Global temperatures in 2016 could be as warm or even warmer than in 2015, Britain’s Met Office has reported. Forecast indicators place the coming year among the warmest on record.
The weather forecasters expect the global mean temperature for 2016 to be between 0.72 degrees Celsius and 0.96 degrees Celsius above the long-term (1961-1990) average of 14 degrees Celsius.
These figures put global warming nearly halfway towards the maximum two-degrees Celsius temperature rise that climate negotiators in Paris recently agreed on.
“2015 is on track to be the warmest year on record, and this forecast suggests 2016 is likely to be at least as warm, if not warmer,” Professor Chris Folland, Met Office research fellow, said in a statement.
Driving the high temperatures are man-made global warming, combined with the smaller effect from El Niño from unusually warm waters in the Pacific Ocean, according to the Met Office’s forecast.

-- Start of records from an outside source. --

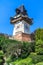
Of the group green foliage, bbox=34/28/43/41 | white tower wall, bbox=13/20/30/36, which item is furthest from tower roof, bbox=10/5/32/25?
green foliage, bbox=34/28/43/41

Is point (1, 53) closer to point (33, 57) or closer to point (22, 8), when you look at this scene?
point (33, 57)

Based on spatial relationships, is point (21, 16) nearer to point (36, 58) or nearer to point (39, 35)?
point (39, 35)

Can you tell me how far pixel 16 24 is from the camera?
57.1 meters

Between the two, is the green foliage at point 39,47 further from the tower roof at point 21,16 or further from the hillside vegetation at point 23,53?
the tower roof at point 21,16

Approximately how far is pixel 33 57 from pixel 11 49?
487 centimetres

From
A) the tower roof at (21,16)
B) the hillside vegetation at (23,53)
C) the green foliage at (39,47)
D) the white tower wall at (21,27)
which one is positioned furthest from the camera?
the tower roof at (21,16)

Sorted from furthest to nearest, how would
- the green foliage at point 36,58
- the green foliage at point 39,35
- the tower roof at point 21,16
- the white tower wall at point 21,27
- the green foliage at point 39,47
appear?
the tower roof at point 21,16 < the white tower wall at point 21,27 < the green foliage at point 39,35 < the green foliage at point 39,47 < the green foliage at point 36,58

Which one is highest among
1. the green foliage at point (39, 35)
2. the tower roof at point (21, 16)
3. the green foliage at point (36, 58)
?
the tower roof at point (21, 16)

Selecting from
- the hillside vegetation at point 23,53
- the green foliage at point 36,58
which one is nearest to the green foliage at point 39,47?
the hillside vegetation at point 23,53

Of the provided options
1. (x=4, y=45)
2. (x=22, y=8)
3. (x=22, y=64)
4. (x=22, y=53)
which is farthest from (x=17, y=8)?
(x=22, y=64)

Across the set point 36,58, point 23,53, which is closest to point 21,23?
point 23,53

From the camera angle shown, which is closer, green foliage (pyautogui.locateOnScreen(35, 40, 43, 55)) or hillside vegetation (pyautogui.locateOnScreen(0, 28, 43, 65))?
hillside vegetation (pyautogui.locateOnScreen(0, 28, 43, 65))

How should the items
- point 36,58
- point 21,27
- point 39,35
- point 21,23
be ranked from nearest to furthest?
1. point 36,58
2. point 39,35
3. point 21,27
4. point 21,23

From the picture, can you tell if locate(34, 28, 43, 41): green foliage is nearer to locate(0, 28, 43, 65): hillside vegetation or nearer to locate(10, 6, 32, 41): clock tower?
locate(0, 28, 43, 65): hillside vegetation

The forecast is based on the key drivers of global climate, but it excludes random events, such as large volcanic eruptions, which can cause a temporary cooling effect.
As the Met Office has previously reported, 2014, 2015 and 2016 are all likely to be amongst the warmest years on record.
Professor Adam Scaife, head of long-range prediction at the Met Office, commented in a statement: “This forecast suggests that by the end of 2016 we will have seen three record, or near-record years in a row for global temperatures.”
The Met Office does not expect this run of records to continue indefinitely. However, it explained that the current situation shows how global warming can combine with smaller, natural fluctuations to push our climate to levels of warmth that are unprecedented in the data records.